Spatial question listing:
--------------------------------------------------

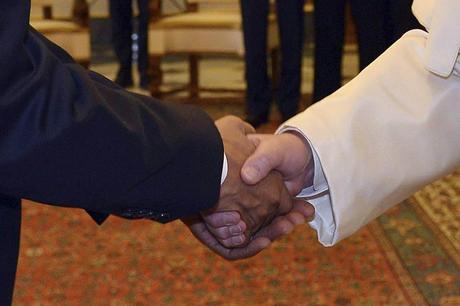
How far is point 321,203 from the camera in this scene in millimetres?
1681

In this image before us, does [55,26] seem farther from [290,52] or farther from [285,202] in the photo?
[285,202]

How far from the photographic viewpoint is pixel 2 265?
143cm

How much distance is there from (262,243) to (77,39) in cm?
417

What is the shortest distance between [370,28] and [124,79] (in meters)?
2.80

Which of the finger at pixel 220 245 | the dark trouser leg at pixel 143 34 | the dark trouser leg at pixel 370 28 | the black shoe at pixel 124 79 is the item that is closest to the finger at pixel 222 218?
the finger at pixel 220 245

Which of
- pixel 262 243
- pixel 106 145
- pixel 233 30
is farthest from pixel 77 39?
pixel 106 145

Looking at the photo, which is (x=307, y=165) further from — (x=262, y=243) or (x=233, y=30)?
(x=233, y=30)

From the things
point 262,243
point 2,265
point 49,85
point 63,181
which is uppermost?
point 49,85

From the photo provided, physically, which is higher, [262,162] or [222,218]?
[262,162]

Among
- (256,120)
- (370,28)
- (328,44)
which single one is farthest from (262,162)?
(256,120)

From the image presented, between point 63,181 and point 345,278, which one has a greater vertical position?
point 63,181

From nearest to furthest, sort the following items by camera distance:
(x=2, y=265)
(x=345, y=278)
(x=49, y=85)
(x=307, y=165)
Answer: (x=49, y=85) → (x=2, y=265) → (x=307, y=165) → (x=345, y=278)

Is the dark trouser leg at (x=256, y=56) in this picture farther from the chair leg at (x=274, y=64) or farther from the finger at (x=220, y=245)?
the finger at (x=220, y=245)

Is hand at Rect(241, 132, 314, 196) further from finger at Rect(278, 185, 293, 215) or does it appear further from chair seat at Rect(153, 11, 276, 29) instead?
chair seat at Rect(153, 11, 276, 29)
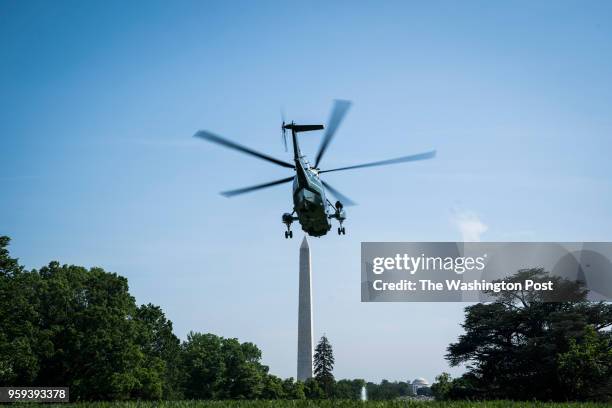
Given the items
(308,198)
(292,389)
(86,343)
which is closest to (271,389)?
(292,389)

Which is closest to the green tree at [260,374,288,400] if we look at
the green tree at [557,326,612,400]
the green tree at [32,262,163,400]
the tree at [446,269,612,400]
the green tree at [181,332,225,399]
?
the green tree at [181,332,225,399]

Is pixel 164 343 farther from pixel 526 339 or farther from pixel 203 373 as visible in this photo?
pixel 526 339

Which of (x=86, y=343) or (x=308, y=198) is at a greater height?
(x=308, y=198)

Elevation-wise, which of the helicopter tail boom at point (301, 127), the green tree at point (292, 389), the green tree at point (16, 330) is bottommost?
the green tree at point (292, 389)

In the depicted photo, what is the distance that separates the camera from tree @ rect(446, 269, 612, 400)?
5284 centimetres

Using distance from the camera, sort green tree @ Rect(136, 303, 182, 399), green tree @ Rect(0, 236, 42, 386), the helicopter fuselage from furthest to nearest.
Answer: green tree @ Rect(136, 303, 182, 399), green tree @ Rect(0, 236, 42, 386), the helicopter fuselage

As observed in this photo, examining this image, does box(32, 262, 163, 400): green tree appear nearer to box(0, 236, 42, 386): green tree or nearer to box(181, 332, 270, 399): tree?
box(0, 236, 42, 386): green tree

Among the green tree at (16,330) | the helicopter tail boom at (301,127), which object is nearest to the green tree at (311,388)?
the green tree at (16,330)

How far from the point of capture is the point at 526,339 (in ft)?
184

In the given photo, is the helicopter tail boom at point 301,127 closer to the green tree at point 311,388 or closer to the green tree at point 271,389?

--------------------------------------------------

• TASK STATEMENT:
Reproduce the stretch of the listing that opens with the line containing "Elevation-wise, which of" and closes with the line containing "5284 centimetres", swapping "helicopter tail boom" for "aircraft tail boom" and leaving everything else as it is.

• EXPECTED ANSWER:
Elevation-wise, which of the aircraft tail boom at point (301, 127), the green tree at point (292, 389), the green tree at point (16, 330) is bottommost?
the green tree at point (292, 389)

In the depicted photo, what is the distance that separates the camera from tree @ rect(446, 269, 612, 400)?
5284 centimetres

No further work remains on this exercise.